● Provided text:
-.-.-
For \(t=1\), Theorem 4 gives a better lower bound for \(R(S_n(1,2),W_m)\) compared to Theorem 2.

Corollary 1

For \(n\equiv 3 \;(\text {mod}\ m/2)\) and even \(m\ge 8\), \(R(S_n(1,2),W_m)\ge 2n+\frac{m}{2}-3\).

In [1], it is conjectured that for every tree \(T_n\) other than a star and \(n>m\), the Ramsey number \(R(T_n,W_m)\) is equal to the Chvátal–Harary bound (\(R(T_n,W_m)=2n-1\) for even \(m \ge 6\), and \(R(T_n,W_m)=3n-2\) for odd \(m\ge 7\)). For odd m, the conjecture is true for \(n\ge \frac{m+1}{2}\ge 3\) [10] and for all ES trees which is believed to be all trees [17]. However, the conjecture must be refined for even m, see Theorem 1 and [4]. In 2004, Chen et al. believed that the conjecture is true for even m if \(T_n\) has a small maximum degree. However, they did not specify how small the maximum degree is. Here, we provide a refinement of the conjecture by giving the condition of the maximum degree.
-.-.-
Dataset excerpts
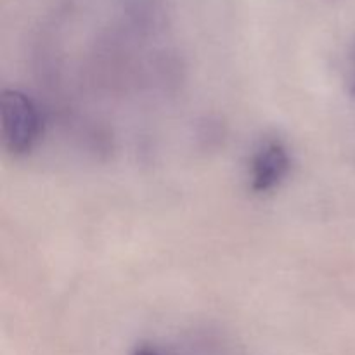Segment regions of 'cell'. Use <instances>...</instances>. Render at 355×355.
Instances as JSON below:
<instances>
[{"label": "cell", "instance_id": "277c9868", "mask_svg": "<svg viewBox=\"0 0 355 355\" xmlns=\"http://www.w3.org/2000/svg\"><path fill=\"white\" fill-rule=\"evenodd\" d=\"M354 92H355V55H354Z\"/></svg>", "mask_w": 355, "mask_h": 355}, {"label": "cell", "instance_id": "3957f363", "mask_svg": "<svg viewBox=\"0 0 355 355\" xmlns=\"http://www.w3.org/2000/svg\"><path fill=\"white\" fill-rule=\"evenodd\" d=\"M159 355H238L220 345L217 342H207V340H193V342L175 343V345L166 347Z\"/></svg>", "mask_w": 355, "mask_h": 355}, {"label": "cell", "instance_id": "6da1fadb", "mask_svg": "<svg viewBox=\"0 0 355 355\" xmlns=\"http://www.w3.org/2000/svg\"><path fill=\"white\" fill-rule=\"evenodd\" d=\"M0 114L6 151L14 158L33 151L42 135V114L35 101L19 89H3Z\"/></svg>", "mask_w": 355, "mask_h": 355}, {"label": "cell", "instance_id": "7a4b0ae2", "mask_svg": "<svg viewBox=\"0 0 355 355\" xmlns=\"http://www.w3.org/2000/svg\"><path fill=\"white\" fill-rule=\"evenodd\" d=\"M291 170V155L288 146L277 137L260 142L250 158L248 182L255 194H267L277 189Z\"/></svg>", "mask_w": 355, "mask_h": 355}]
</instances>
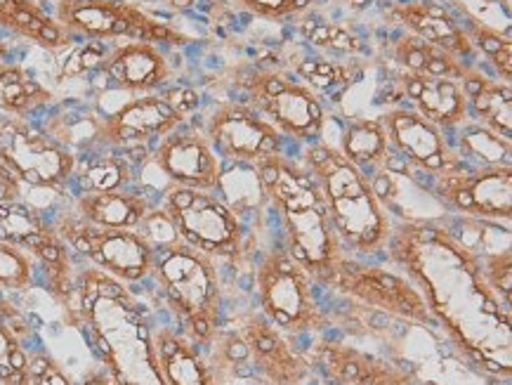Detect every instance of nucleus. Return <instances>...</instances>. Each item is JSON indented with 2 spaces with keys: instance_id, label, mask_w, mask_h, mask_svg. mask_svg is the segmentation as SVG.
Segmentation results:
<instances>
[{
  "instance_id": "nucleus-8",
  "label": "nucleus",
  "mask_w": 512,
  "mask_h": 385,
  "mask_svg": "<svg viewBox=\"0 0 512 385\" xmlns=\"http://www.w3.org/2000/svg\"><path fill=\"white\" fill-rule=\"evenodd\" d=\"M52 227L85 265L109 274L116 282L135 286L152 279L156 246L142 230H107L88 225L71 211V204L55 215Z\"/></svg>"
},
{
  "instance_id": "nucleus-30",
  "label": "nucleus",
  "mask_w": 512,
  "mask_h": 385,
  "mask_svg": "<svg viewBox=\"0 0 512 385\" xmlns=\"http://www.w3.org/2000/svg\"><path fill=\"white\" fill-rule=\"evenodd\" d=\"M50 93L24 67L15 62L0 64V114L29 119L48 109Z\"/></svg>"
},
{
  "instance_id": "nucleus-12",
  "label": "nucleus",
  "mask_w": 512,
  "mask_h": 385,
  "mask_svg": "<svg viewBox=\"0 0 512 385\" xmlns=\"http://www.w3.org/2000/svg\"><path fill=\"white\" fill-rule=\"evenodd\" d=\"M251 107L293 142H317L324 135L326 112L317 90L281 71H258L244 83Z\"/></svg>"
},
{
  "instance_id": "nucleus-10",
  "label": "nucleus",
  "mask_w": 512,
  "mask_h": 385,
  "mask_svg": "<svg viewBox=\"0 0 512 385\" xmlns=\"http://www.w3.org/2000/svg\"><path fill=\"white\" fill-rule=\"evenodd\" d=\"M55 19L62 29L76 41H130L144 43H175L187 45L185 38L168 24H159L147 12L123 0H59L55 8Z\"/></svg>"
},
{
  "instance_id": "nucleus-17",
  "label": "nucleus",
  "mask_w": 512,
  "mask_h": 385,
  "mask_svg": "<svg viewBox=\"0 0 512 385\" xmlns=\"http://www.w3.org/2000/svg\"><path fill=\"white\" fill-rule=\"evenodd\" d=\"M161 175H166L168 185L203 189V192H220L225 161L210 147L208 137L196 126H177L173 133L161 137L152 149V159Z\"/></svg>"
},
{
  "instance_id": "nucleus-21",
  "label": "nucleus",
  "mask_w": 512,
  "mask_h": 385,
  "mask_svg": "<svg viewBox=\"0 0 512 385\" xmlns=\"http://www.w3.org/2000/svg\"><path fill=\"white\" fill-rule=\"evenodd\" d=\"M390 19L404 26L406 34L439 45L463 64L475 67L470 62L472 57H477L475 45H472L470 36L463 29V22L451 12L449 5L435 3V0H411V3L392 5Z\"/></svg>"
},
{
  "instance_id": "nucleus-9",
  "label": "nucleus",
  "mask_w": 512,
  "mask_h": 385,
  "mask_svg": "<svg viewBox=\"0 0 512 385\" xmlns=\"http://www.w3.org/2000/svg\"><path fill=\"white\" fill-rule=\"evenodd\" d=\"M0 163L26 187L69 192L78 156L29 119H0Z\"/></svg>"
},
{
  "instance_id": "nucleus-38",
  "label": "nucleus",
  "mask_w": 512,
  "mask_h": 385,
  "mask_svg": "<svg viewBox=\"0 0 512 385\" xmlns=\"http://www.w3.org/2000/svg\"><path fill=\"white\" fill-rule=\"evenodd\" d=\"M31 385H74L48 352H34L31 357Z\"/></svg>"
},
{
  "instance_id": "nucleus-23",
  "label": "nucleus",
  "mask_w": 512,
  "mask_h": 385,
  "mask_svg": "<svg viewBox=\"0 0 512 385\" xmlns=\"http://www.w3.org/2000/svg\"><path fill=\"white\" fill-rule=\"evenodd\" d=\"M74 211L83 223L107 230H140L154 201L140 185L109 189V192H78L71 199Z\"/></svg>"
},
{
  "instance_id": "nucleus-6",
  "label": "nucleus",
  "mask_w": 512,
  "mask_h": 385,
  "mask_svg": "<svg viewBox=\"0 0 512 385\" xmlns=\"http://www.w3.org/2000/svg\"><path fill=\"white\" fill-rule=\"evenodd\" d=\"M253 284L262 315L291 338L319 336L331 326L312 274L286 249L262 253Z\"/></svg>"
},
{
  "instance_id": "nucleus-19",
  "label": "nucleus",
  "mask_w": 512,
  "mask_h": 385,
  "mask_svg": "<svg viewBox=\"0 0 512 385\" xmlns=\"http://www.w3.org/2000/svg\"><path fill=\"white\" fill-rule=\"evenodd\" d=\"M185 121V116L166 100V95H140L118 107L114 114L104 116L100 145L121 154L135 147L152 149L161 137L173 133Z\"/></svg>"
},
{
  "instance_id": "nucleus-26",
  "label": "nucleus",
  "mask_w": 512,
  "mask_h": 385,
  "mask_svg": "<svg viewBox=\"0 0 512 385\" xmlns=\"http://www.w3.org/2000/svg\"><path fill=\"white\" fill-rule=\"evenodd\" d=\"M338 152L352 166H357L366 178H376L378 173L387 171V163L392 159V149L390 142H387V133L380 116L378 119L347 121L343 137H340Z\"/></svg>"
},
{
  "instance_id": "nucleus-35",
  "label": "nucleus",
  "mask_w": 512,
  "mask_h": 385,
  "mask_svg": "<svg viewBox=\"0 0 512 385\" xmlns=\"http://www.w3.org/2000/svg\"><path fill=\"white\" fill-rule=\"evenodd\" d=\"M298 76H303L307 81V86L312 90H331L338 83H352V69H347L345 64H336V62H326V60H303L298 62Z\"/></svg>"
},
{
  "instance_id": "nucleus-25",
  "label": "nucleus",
-.-.-
● Short task:
In the Ramsey number passage, reproduce the portion that begins with "In [1], it is" and ends with "the maximum degree.", swapping "maximum degree" for "largest degree" throughout.

● The completed task:
In [1], it is conjectured that for every tree \(T_n\) other than a star and \(n>m\), the Ramsey number \(R(T_n,W_m)\) is equal to the Chvátal–Harary bound (\(R(T_n,W_m)=2n-1\) for even \(m \ge 6\), and \(R(T_n,W_m)=3n-2\) for odd \(m\ge 7\)). For odd m, the conjecture is true for \(n\ge \frac{m+1}{2}\ge 3\) [10] and for all ES trees which is believed to be all trees [17]. However, the conjecture must be refined for even m, see Theorem 1 and [4]. In 2004, Chen et al. believed that the conjecture is true for even m if \(T_n\) has a small largest degree. However, they did not specify how small the largest degree is. Here, we provide a refinement of the conjecture by giving the condition of the largest degree.